Essa pergunta é especialmente importante porque a história posterior apresenta uma mudança que não pode ser ignorada. Nos segmentos do chamado Protestantismo Histórico, determinadas expressões culturais passaram, ao longo do tempo, a ser vistas com crescente suspeita. A literatura, as artes, a filosofia e, posteriormente, as ciências sociais passaram a ocupar, em determinados ambientes protestantes, um lugar muito diferente daquele que poderíamos esperar de uma tradição que desde seus primeiros passos havia valorizado tanto a leitura, a escrita, a educação e a circulação das ideias.

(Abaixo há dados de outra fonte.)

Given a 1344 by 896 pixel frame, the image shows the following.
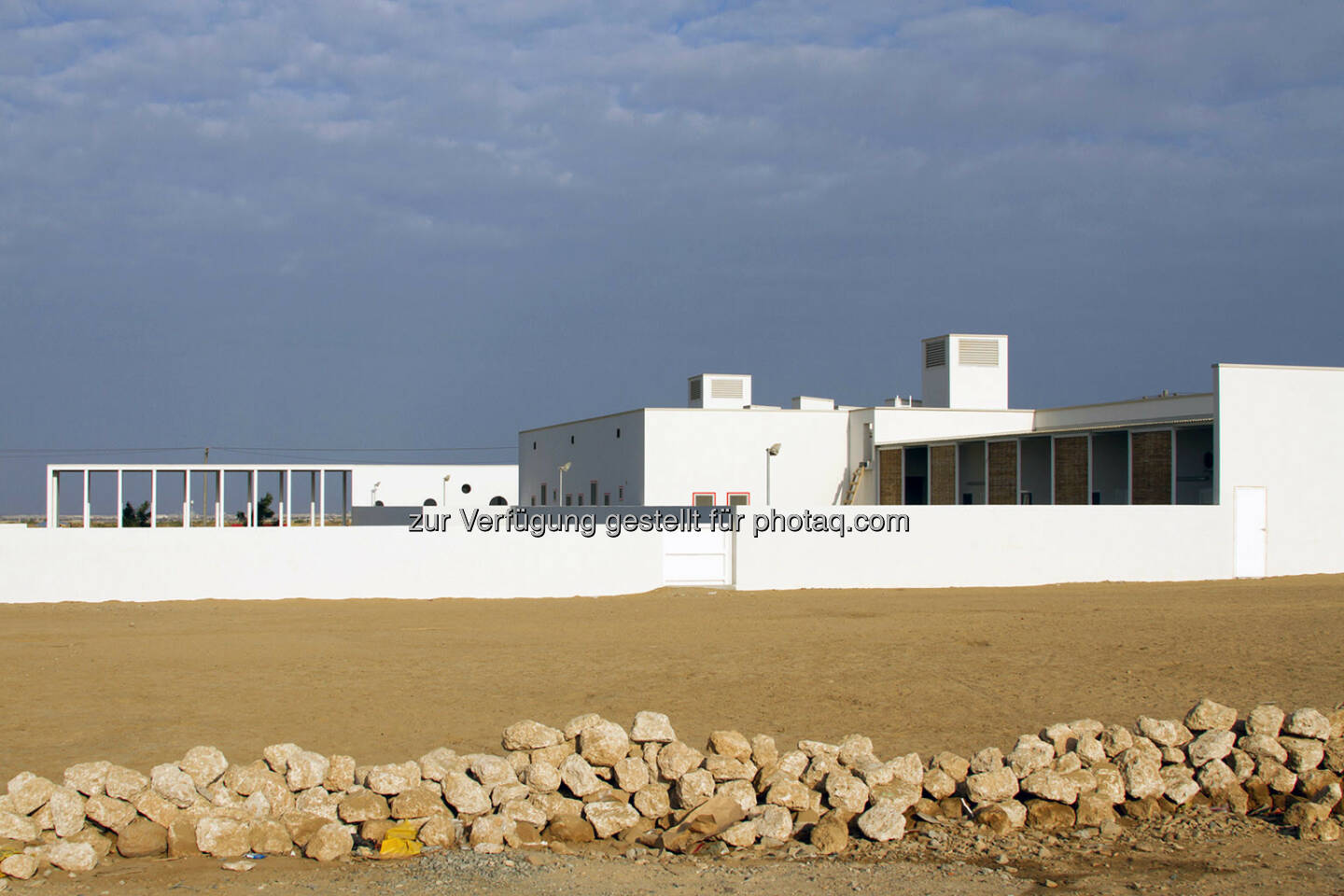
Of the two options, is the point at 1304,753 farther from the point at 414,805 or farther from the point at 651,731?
the point at 414,805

Ainda não devemos antecipar as respostas. Antes de afirmar que essa mudança ocorreu por causa de determinado fator, precisamos investigar seus diferentes momentos, seus protagonistas e suas circunstâncias. É possível que razões teológicas, culturais, institucionais e históricas tenham se combinado. Também precisamos evitar uma generalização: não foi necessariamente todo o Protestantismo Histórico que assumiu a mesma postura, nem essa mudança ocorreu da mesma maneira em todas as denominações ou em todos os períodos.

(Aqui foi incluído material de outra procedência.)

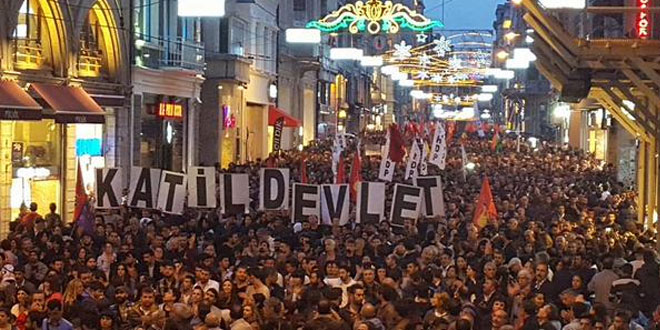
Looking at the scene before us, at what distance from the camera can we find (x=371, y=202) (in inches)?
803

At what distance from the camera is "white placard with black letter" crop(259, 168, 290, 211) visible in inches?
851

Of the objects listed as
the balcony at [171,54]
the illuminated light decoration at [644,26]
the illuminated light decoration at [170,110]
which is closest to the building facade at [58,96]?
the balcony at [171,54]

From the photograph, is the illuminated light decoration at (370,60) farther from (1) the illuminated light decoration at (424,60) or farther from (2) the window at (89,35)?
(2) the window at (89,35)

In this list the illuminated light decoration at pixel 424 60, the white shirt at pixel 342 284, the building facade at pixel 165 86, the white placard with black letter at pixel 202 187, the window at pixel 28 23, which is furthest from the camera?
the illuminated light decoration at pixel 424 60

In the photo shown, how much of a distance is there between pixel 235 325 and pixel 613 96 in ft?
46.1

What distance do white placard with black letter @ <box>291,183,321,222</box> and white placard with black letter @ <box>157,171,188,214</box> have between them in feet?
6.01

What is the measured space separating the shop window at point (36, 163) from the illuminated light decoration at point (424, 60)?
28.6 m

É justamente essa investigação que nos conduz aos Inklings. C. S. Lewis, J. R. R. Tolkien, Charles Williams e Owen Barfield não pertencem à história do Protestantismo brasileiro e não devem ser transformados artificialmente em modelos para o século XIX brasileiro. Entretanto, sua reflexão sobre imaginação, literatura, mito, linguagem e verdade oferece uma pergunta extremamente relevante para nossa investigação: pode a imaginação servir à verdade?

Para os Inklings, a resposta era afirmativa. A imaginação não precisava representar uma fuga da realidade. Pelo contrário, poderia constituir um caminho para compreendê-la. A narrativa, o símbolo, o mito e a literatura poderiam alcançar dimensões da experiência humana que uma linguagem exclusivamente racional nem sempre consegue expressar. Essa percepção nos interessa porque coloca em questão uma oposição que se tornou comum em determinados ambientes cristãos: a ideia de que verdade e imaginação pertencem a campos incompatíveis.

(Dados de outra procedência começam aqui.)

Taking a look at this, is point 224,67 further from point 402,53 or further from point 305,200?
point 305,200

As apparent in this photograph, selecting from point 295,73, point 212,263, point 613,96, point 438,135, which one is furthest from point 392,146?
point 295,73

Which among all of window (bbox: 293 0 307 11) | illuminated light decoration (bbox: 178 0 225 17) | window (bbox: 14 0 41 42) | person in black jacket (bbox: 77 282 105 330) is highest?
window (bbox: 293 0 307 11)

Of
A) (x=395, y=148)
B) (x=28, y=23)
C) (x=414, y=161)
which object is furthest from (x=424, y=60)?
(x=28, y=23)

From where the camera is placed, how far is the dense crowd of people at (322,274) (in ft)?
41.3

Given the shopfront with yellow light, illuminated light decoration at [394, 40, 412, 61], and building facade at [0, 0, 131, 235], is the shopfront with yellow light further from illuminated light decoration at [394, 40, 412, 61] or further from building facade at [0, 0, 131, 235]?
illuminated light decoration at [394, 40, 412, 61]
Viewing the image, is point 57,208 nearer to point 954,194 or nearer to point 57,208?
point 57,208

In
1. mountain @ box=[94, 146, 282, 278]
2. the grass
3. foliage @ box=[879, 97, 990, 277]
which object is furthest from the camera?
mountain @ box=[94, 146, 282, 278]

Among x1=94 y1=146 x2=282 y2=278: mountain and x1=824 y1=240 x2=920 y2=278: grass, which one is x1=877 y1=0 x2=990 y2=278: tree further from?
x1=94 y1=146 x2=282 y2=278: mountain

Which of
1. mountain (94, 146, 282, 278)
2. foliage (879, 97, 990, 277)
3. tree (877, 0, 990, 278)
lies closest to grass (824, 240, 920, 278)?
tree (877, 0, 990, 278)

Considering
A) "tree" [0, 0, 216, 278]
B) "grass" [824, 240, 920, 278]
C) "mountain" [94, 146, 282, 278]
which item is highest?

Talvez os Inklings possam nos ajudar a redescobrir uma questão que o próprio Protestantismo brasileiro conheceu, ainda que de maneira limitada e desigual, em seus primeiros passos: como uma fé pode entrar em diálogo com a cultura sem perder sua identidade? A questão não é transformar a cultura em evangelho, nem transformar o evangelho em cultura, mas compreender como a fé cristã pode permanecer fiel às Escrituras e, ao mesmo tempo, comunicar-se inteligentemente com o mundo no qual está inserida.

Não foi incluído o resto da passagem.